The moral decay that Bell laments is mirrored in contemporary society. The film’s title, No Country for Old Men, captures Bell’s alienation from a world in which old moral orders no longer apply. He observes a spiral into darkness that transcends individual wrongdoing; it’s structural, even metaphysical. Similarly, modern audiences witness an erosion of shared values, where civility gives way to selfishness, and justice often appears inverted - punishing those who protest more harshly than those who commit the original harms. The film doesn’t simply present this decay; it invites audiences to grapple with the discomfort of witnessing systems collapse, a discomfort that intensifies as one ages and realises such decay is not a temporary blip but a broader trend.
Chigurh’s calm, polite manner highlights the banality of evil, a theme that destabilises traditional cinematic depictions of villains. His actions are not fiery or passionate but cold, procedural - more like entropy than malice. This portrayal aligns with determinism: evil as an inevitable process rather than a conscious choice. In an era where atrocities are livestreamed or scrolled past daily, this banality feels disturbingly prescient.

The Coen brothers’ use of film codes and conventions reinforces these philosophical ideas. Roger Deakins’s cinematography uses wide, desolate landscapes and natural light to evoke timelessness and inevitability. Characters are often framed in doorways, symbolising thresholds - moral, existential, and narrative. These moments mark irreversible transitions, visually reinforcing the film’s deterministic undercurrents. The coin, a recurring motif, becomes the ultimate emblem of arbitrary fate disguised as chance. Meanwhile, the film’s sound design is almost ascetic: the absence of a musical score forces the viewer to focus on silence, wind, and footsteps. Violence erupts without orchestral warning, making it abrupt and clinical. The Coens subvert genre expectations of the Western and thriller by denying catharsis: Moss dies off-screen, the anticipated showdown never happens, and Bell retires in quiet resignation. This refusal of conventional narrative resolution symbolises the breakdown of human mastery over the world.
As I’ve grown older, Bell’s closing monologue has shifted from cryptic to devastating. His dream of his father carrying fire through the cold darkness is a yearning for moral guidance, for meaning beyond the reach of law or control. It’s a wistful acknowledgment that perhaps the old world - the one with clear moral signposts - no longer exists. The film does not offer solutions; instead, it leaves viewers with the unsettling task of finding meaning in a world where fate and chaos dominate.

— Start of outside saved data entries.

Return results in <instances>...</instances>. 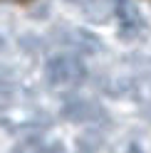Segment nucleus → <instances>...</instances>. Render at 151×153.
I'll return each mask as SVG.
<instances>
[{
	"instance_id": "1",
	"label": "nucleus",
	"mask_w": 151,
	"mask_h": 153,
	"mask_svg": "<svg viewBox=\"0 0 151 153\" xmlns=\"http://www.w3.org/2000/svg\"><path fill=\"white\" fill-rule=\"evenodd\" d=\"M84 64L77 59V57H70V54H57L47 62V79L52 84H74L84 79Z\"/></svg>"
},
{
	"instance_id": "2",
	"label": "nucleus",
	"mask_w": 151,
	"mask_h": 153,
	"mask_svg": "<svg viewBox=\"0 0 151 153\" xmlns=\"http://www.w3.org/2000/svg\"><path fill=\"white\" fill-rule=\"evenodd\" d=\"M114 10H117V17H119V22H121V27H124L126 32H139L141 27H144V20H141V15H139L134 3H129V0H117Z\"/></svg>"
},
{
	"instance_id": "3",
	"label": "nucleus",
	"mask_w": 151,
	"mask_h": 153,
	"mask_svg": "<svg viewBox=\"0 0 151 153\" xmlns=\"http://www.w3.org/2000/svg\"><path fill=\"white\" fill-rule=\"evenodd\" d=\"M126 153H144V151H141V148L136 146V143H131V146L126 148Z\"/></svg>"
}]
</instances>
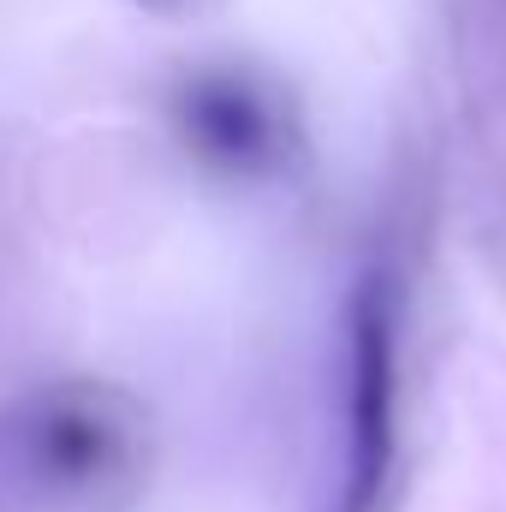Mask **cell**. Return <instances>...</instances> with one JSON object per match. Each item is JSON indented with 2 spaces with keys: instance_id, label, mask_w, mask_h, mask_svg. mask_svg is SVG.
I'll return each mask as SVG.
<instances>
[{
  "instance_id": "2",
  "label": "cell",
  "mask_w": 506,
  "mask_h": 512,
  "mask_svg": "<svg viewBox=\"0 0 506 512\" xmlns=\"http://www.w3.org/2000/svg\"><path fill=\"white\" fill-rule=\"evenodd\" d=\"M185 114H191L197 143H203L209 155H221V161H239V155L251 161V155H262V143H268V114L251 102V90L233 84V78L197 84Z\"/></svg>"
},
{
  "instance_id": "1",
  "label": "cell",
  "mask_w": 506,
  "mask_h": 512,
  "mask_svg": "<svg viewBox=\"0 0 506 512\" xmlns=\"http://www.w3.org/2000/svg\"><path fill=\"white\" fill-rule=\"evenodd\" d=\"M131 417L96 387H54L36 393L12 429H6V453L24 477L30 495L48 501H90L108 495L131 465Z\"/></svg>"
}]
</instances>
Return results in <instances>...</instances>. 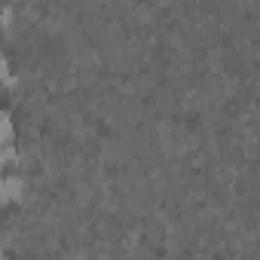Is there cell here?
Instances as JSON below:
<instances>
[{"label": "cell", "mask_w": 260, "mask_h": 260, "mask_svg": "<svg viewBox=\"0 0 260 260\" xmlns=\"http://www.w3.org/2000/svg\"><path fill=\"white\" fill-rule=\"evenodd\" d=\"M10 138H13V122L7 113H0V144H7Z\"/></svg>", "instance_id": "cell-1"}, {"label": "cell", "mask_w": 260, "mask_h": 260, "mask_svg": "<svg viewBox=\"0 0 260 260\" xmlns=\"http://www.w3.org/2000/svg\"><path fill=\"white\" fill-rule=\"evenodd\" d=\"M0 260H7V257H0Z\"/></svg>", "instance_id": "cell-2"}]
</instances>
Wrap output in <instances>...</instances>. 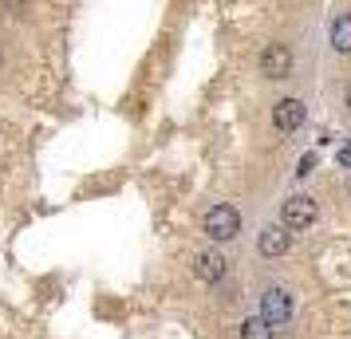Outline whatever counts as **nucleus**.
<instances>
[{
	"mask_svg": "<svg viewBox=\"0 0 351 339\" xmlns=\"http://www.w3.org/2000/svg\"><path fill=\"white\" fill-rule=\"evenodd\" d=\"M261 253L265 257H285L288 244H292V233H288V225H269L265 233H261Z\"/></svg>",
	"mask_w": 351,
	"mask_h": 339,
	"instance_id": "obj_7",
	"label": "nucleus"
},
{
	"mask_svg": "<svg viewBox=\"0 0 351 339\" xmlns=\"http://www.w3.org/2000/svg\"><path fill=\"white\" fill-rule=\"evenodd\" d=\"M332 48L339 55H351V16H339L332 24Z\"/></svg>",
	"mask_w": 351,
	"mask_h": 339,
	"instance_id": "obj_8",
	"label": "nucleus"
},
{
	"mask_svg": "<svg viewBox=\"0 0 351 339\" xmlns=\"http://www.w3.org/2000/svg\"><path fill=\"white\" fill-rule=\"evenodd\" d=\"M316 201L312 197H304V194H296V197H288L285 201V210H280V225H288V229H308L312 221H316Z\"/></svg>",
	"mask_w": 351,
	"mask_h": 339,
	"instance_id": "obj_2",
	"label": "nucleus"
},
{
	"mask_svg": "<svg viewBox=\"0 0 351 339\" xmlns=\"http://www.w3.org/2000/svg\"><path fill=\"white\" fill-rule=\"evenodd\" d=\"M300 123H304V103L300 99H280V103L272 107V127L280 130V134L300 130Z\"/></svg>",
	"mask_w": 351,
	"mask_h": 339,
	"instance_id": "obj_5",
	"label": "nucleus"
},
{
	"mask_svg": "<svg viewBox=\"0 0 351 339\" xmlns=\"http://www.w3.org/2000/svg\"><path fill=\"white\" fill-rule=\"evenodd\" d=\"M292 71V48L288 44H269L261 51V75L265 79H285Z\"/></svg>",
	"mask_w": 351,
	"mask_h": 339,
	"instance_id": "obj_4",
	"label": "nucleus"
},
{
	"mask_svg": "<svg viewBox=\"0 0 351 339\" xmlns=\"http://www.w3.org/2000/svg\"><path fill=\"white\" fill-rule=\"evenodd\" d=\"M339 166H343V170H351V142L339 150Z\"/></svg>",
	"mask_w": 351,
	"mask_h": 339,
	"instance_id": "obj_12",
	"label": "nucleus"
},
{
	"mask_svg": "<svg viewBox=\"0 0 351 339\" xmlns=\"http://www.w3.org/2000/svg\"><path fill=\"white\" fill-rule=\"evenodd\" d=\"M193 276H197L202 284H217V280L225 276V257L217 253V249L197 253V260H193Z\"/></svg>",
	"mask_w": 351,
	"mask_h": 339,
	"instance_id": "obj_6",
	"label": "nucleus"
},
{
	"mask_svg": "<svg viewBox=\"0 0 351 339\" xmlns=\"http://www.w3.org/2000/svg\"><path fill=\"white\" fill-rule=\"evenodd\" d=\"M312 170H316V158H312V154H304V158H300V170H296V174H300V178H308Z\"/></svg>",
	"mask_w": 351,
	"mask_h": 339,
	"instance_id": "obj_11",
	"label": "nucleus"
},
{
	"mask_svg": "<svg viewBox=\"0 0 351 339\" xmlns=\"http://www.w3.org/2000/svg\"><path fill=\"white\" fill-rule=\"evenodd\" d=\"M261 316L272 323V327H285L292 320V296L285 288H269L261 296Z\"/></svg>",
	"mask_w": 351,
	"mask_h": 339,
	"instance_id": "obj_3",
	"label": "nucleus"
},
{
	"mask_svg": "<svg viewBox=\"0 0 351 339\" xmlns=\"http://www.w3.org/2000/svg\"><path fill=\"white\" fill-rule=\"evenodd\" d=\"M241 339H272V323L265 316H253L241 323Z\"/></svg>",
	"mask_w": 351,
	"mask_h": 339,
	"instance_id": "obj_9",
	"label": "nucleus"
},
{
	"mask_svg": "<svg viewBox=\"0 0 351 339\" xmlns=\"http://www.w3.org/2000/svg\"><path fill=\"white\" fill-rule=\"evenodd\" d=\"M348 194H351V178H348Z\"/></svg>",
	"mask_w": 351,
	"mask_h": 339,
	"instance_id": "obj_14",
	"label": "nucleus"
},
{
	"mask_svg": "<svg viewBox=\"0 0 351 339\" xmlns=\"http://www.w3.org/2000/svg\"><path fill=\"white\" fill-rule=\"evenodd\" d=\"M348 111H351V87H348Z\"/></svg>",
	"mask_w": 351,
	"mask_h": 339,
	"instance_id": "obj_13",
	"label": "nucleus"
},
{
	"mask_svg": "<svg viewBox=\"0 0 351 339\" xmlns=\"http://www.w3.org/2000/svg\"><path fill=\"white\" fill-rule=\"evenodd\" d=\"M202 233H206L209 241H233L241 233V213L233 205H213L202 217Z\"/></svg>",
	"mask_w": 351,
	"mask_h": 339,
	"instance_id": "obj_1",
	"label": "nucleus"
},
{
	"mask_svg": "<svg viewBox=\"0 0 351 339\" xmlns=\"http://www.w3.org/2000/svg\"><path fill=\"white\" fill-rule=\"evenodd\" d=\"M0 8L12 12V16H24V12H28V0H0Z\"/></svg>",
	"mask_w": 351,
	"mask_h": 339,
	"instance_id": "obj_10",
	"label": "nucleus"
}]
</instances>
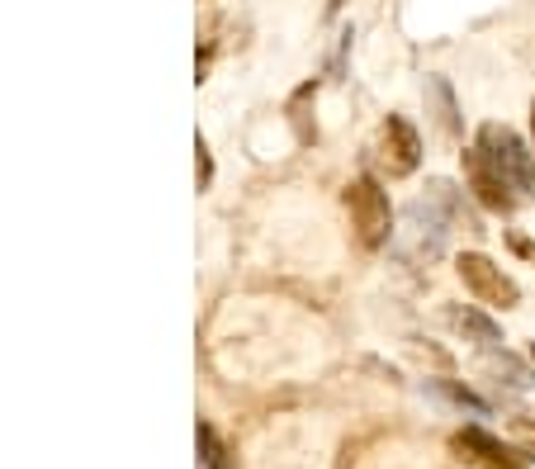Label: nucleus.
<instances>
[{"instance_id": "nucleus-1", "label": "nucleus", "mask_w": 535, "mask_h": 469, "mask_svg": "<svg viewBox=\"0 0 535 469\" xmlns=\"http://www.w3.org/2000/svg\"><path fill=\"white\" fill-rule=\"evenodd\" d=\"M346 199V214H351V228H356V242L365 252H379L393 233V209H389V195L379 190L375 176H356V181L341 190Z\"/></svg>"}, {"instance_id": "nucleus-2", "label": "nucleus", "mask_w": 535, "mask_h": 469, "mask_svg": "<svg viewBox=\"0 0 535 469\" xmlns=\"http://www.w3.org/2000/svg\"><path fill=\"white\" fill-rule=\"evenodd\" d=\"M483 152V162L498 171L502 181L512 185L517 195H526V190H535V147H526L512 133L507 124H483L479 128V143H474Z\"/></svg>"}, {"instance_id": "nucleus-3", "label": "nucleus", "mask_w": 535, "mask_h": 469, "mask_svg": "<svg viewBox=\"0 0 535 469\" xmlns=\"http://www.w3.org/2000/svg\"><path fill=\"white\" fill-rule=\"evenodd\" d=\"M455 275H460V285L479 299L483 308H517L521 304V289L517 280L502 271L493 256H483V252H464L460 261H455Z\"/></svg>"}, {"instance_id": "nucleus-4", "label": "nucleus", "mask_w": 535, "mask_h": 469, "mask_svg": "<svg viewBox=\"0 0 535 469\" xmlns=\"http://www.w3.org/2000/svg\"><path fill=\"white\" fill-rule=\"evenodd\" d=\"M375 152H379V166H384L389 176H412V171L422 166V138H417V128H412L403 114H389V119L379 124Z\"/></svg>"}, {"instance_id": "nucleus-5", "label": "nucleus", "mask_w": 535, "mask_h": 469, "mask_svg": "<svg viewBox=\"0 0 535 469\" xmlns=\"http://www.w3.org/2000/svg\"><path fill=\"white\" fill-rule=\"evenodd\" d=\"M464 176H469V190H474V199H479L483 209H493V214H507V209L517 204V190L502 181L493 166L483 162L479 147H469V152H464Z\"/></svg>"}, {"instance_id": "nucleus-6", "label": "nucleus", "mask_w": 535, "mask_h": 469, "mask_svg": "<svg viewBox=\"0 0 535 469\" xmlns=\"http://www.w3.org/2000/svg\"><path fill=\"white\" fill-rule=\"evenodd\" d=\"M446 318H450V327H460L464 337H474V342L488 346V351H498V346H502L498 323H493V318H483L479 308H450Z\"/></svg>"}, {"instance_id": "nucleus-7", "label": "nucleus", "mask_w": 535, "mask_h": 469, "mask_svg": "<svg viewBox=\"0 0 535 469\" xmlns=\"http://www.w3.org/2000/svg\"><path fill=\"white\" fill-rule=\"evenodd\" d=\"M195 166H199V190H204V185H209V176H214V166H209V147H204V138H199L195 143Z\"/></svg>"}, {"instance_id": "nucleus-8", "label": "nucleus", "mask_w": 535, "mask_h": 469, "mask_svg": "<svg viewBox=\"0 0 535 469\" xmlns=\"http://www.w3.org/2000/svg\"><path fill=\"white\" fill-rule=\"evenodd\" d=\"M507 242H512V252L526 256V261H535V242L526 233H507Z\"/></svg>"}, {"instance_id": "nucleus-9", "label": "nucleus", "mask_w": 535, "mask_h": 469, "mask_svg": "<svg viewBox=\"0 0 535 469\" xmlns=\"http://www.w3.org/2000/svg\"><path fill=\"white\" fill-rule=\"evenodd\" d=\"M341 10V0H327V15H337Z\"/></svg>"}, {"instance_id": "nucleus-10", "label": "nucleus", "mask_w": 535, "mask_h": 469, "mask_svg": "<svg viewBox=\"0 0 535 469\" xmlns=\"http://www.w3.org/2000/svg\"><path fill=\"white\" fill-rule=\"evenodd\" d=\"M531 133H535V100H531Z\"/></svg>"}]
</instances>
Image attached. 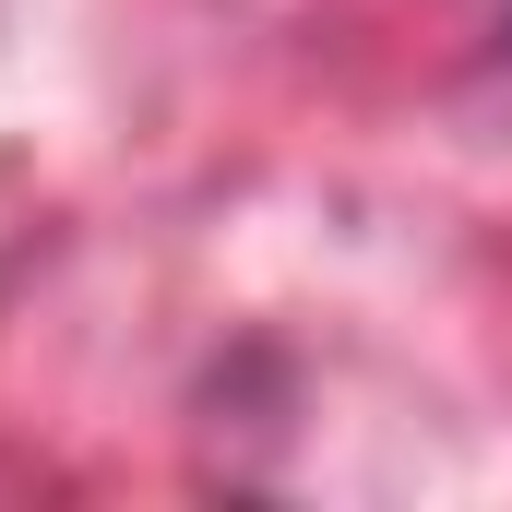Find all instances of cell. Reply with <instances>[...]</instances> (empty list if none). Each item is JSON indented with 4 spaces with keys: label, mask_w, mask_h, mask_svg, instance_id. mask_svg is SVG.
I'll list each match as a JSON object with an SVG mask.
<instances>
[{
    "label": "cell",
    "mask_w": 512,
    "mask_h": 512,
    "mask_svg": "<svg viewBox=\"0 0 512 512\" xmlns=\"http://www.w3.org/2000/svg\"><path fill=\"white\" fill-rule=\"evenodd\" d=\"M501 36H512V12H501Z\"/></svg>",
    "instance_id": "1"
}]
</instances>
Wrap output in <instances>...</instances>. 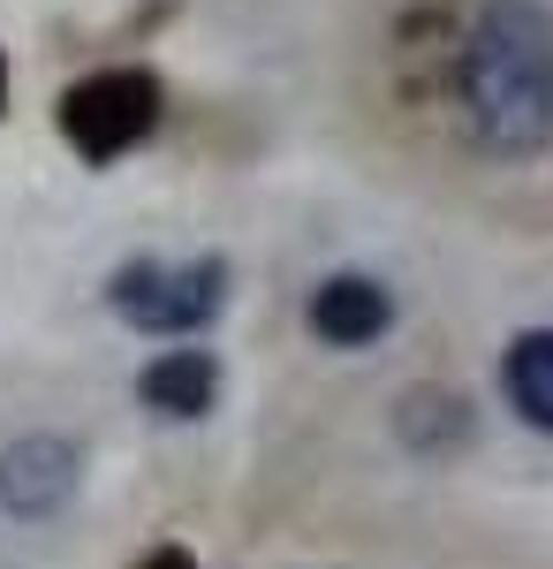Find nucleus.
Listing matches in <instances>:
<instances>
[{"instance_id":"nucleus-4","label":"nucleus","mask_w":553,"mask_h":569,"mask_svg":"<svg viewBox=\"0 0 553 569\" xmlns=\"http://www.w3.org/2000/svg\"><path fill=\"white\" fill-rule=\"evenodd\" d=\"M77 448L53 433H31L16 448H0V509L8 517H53L69 493H77Z\"/></svg>"},{"instance_id":"nucleus-5","label":"nucleus","mask_w":553,"mask_h":569,"mask_svg":"<svg viewBox=\"0 0 553 569\" xmlns=\"http://www.w3.org/2000/svg\"><path fill=\"white\" fill-rule=\"evenodd\" d=\"M303 319H311L319 342L364 350V342H380L386 327H394V297H386V281H372V273H326V281L311 289Z\"/></svg>"},{"instance_id":"nucleus-8","label":"nucleus","mask_w":553,"mask_h":569,"mask_svg":"<svg viewBox=\"0 0 553 569\" xmlns=\"http://www.w3.org/2000/svg\"><path fill=\"white\" fill-rule=\"evenodd\" d=\"M144 569H198V562H190L182 547H152V555H144Z\"/></svg>"},{"instance_id":"nucleus-7","label":"nucleus","mask_w":553,"mask_h":569,"mask_svg":"<svg viewBox=\"0 0 553 569\" xmlns=\"http://www.w3.org/2000/svg\"><path fill=\"white\" fill-rule=\"evenodd\" d=\"M501 380H509V402L553 433V327H531V335H515L509 342V365H501Z\"/></svg>"},{"instance_id":"nucleus-9","label":"nucleus","mask_w":553,"mask_h":569,"mask_svg":"<svg viewBox=\"0 0 553 569\" xmlns=\"http://www.w3.org/2000/svg\"><path fill=\"white\" fill-rule=\"evenodd\" d=\"M0 107H8V53H0Z\"/></svg>"},{"instance_id":"nucleus-3","label":"nucleus","mask_w":553,"mask_h":569,"mask_svg":"<svg viewBox=\"0 0 553 569\" xmlns=\"http://www.w3.org/2000/svg\"><path fill=\"white\" fill-rule=\"evenodd\" d=\"M152 130H160V77L152 69H91L61 91V137L91 168L122 160L129 144H144Z\"/></svg>"},{"instance_id":"nucleus-1","label":"nucleus","mask_w":553,"mask_h":569,"mask_svg":"<svg viewBox=\"0 0 553 569\" xmlns=\"http://www.w3.org/2000/svg\"><path fill=\"white\" fill-rule=\"evenodd\" d=\"M463 107L485 152L531 160L553 144V8L485 0L463 46Z\"/></svg>"},{"instance_id":"nucleus-6","label":"nucleus","mask_w":553,"mask_h":569,"mask_svg":"<svg viewBox=\"0 0 553 569\" xmlns=\"http://www.w3.org/2000/svg\"><path fill=\"white\" fill-rule=\"evenodd\" d=\"M137 395H144V410H160V418H205L213 395H220L213 350H160L137 372Z\"/></svg>"},{"instance_id":"nucleus-2","label":"nucleus","mask_w":553,"mask_h":569,"mask_svg":"<svg viewBox=\"0 0 553 569\" xmlns=\"http://www.w3.org/2000/svg\"><path fill=\"white\" fill-rule=\"evenodd\" d=\"M107 305L122 311L129 327H144V335H198V327H213L220 305H228V259H129L114 281H107Z\"/></svg>"}]
</instances>
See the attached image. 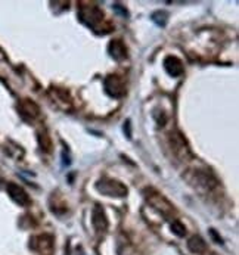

Ultimately, No Country for Old Men is not just a crime thriller or neo-Western; it’s a sparse, haunting meditation on determinism, morality, and the fragility of human order. Its themes have deepened in resonance as I’ve aged and witnessed increasing moral erosion and systemic absurdities. Through its narrative and filmic craft, the film dismantles the illusion of control and forces audiences to confront uncomfortable truths: that evil can be banal, justice can falter, and fate often overwhelms will. It does not ask how to stop this chaos but how to live with the knowledge that we cannot - a question that grows sharper and more urgent with time.